Benoît XVI était persuadé que la bonté des saints ignorés, puisée et “mûrie dans la foi de l’Église”
L’Église des doux
Sans passer entièrement sous silence certaines polémiques, Alexia Vidot montre surtout qu’elles tombent d’elles-mêmes dès qu’on se plonge honnêtement dans les écrits de Benoît XVI. Un par un, les clichés s’effondrent, sans qu’il y ait besoin de coup de poings ou d’effets de manche. Pour signaler l’impasse d’une lecture aux allures de guerre de tranchées entre "progressistes" et "réactionnaires", elle rappelle les deux questions cruciales que Benoît XVI invitait chacun à se poser en conscience : "Où la foi peut-elle et doit-elle s’approprier les formes de la modernité ? Et où doit-elle leur opposer de la résistance ?" À l’issue de ce parcours très riche et très clair, on a le sentiment que la journaliste de La Vie applique naturellement la certitude que lui a transmise son pasteur : "Que la vérité ne parviendra pas à régner par la force, mais par son propre pouvoir, c’est le contenu central de l’évangile selon saint Jean." Ni par la force, ni par des stratégies de communication, ni par des nouveaux plans pastoraux, mais par "une Église de la foi" et "une Église des doux", sur laquelle s’achève l’ouvrage. Car Benoît XVI était persuadé que la bonté des saints ignorés, puisée et "mûrie dans la foi de l’Église", était "la plus sûre apologie du christianisme et le signe qui indique où se trouve la vérité". L’humilité, sans doute, contient plus de théologie que bien des traités savants.

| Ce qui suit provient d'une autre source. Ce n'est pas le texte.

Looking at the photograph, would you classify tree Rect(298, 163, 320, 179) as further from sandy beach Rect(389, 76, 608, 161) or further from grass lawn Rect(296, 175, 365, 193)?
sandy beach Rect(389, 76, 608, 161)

En onze lettres, Alexia Vidot nous fait donc vivre une véritable retraite avec Benoît XVI, accompagnant le lecteur-retraitant avec autant de justesse que de discrétion. On la suit d’ailleurs sans hésiter quand elle donne une place particulière aux mots par lesquels le pape mit fin, avec un doux sourire, aux applaudissements qui marquèrent sa dernière messe en tant que pape : "Merci... Retournons à la prière." Voilà un conseil pontifical qu’Alexia Vidot sait transmettre mieux que tout autre et que le lecteur ne peut que lui adresser à son tour en refermant son livre.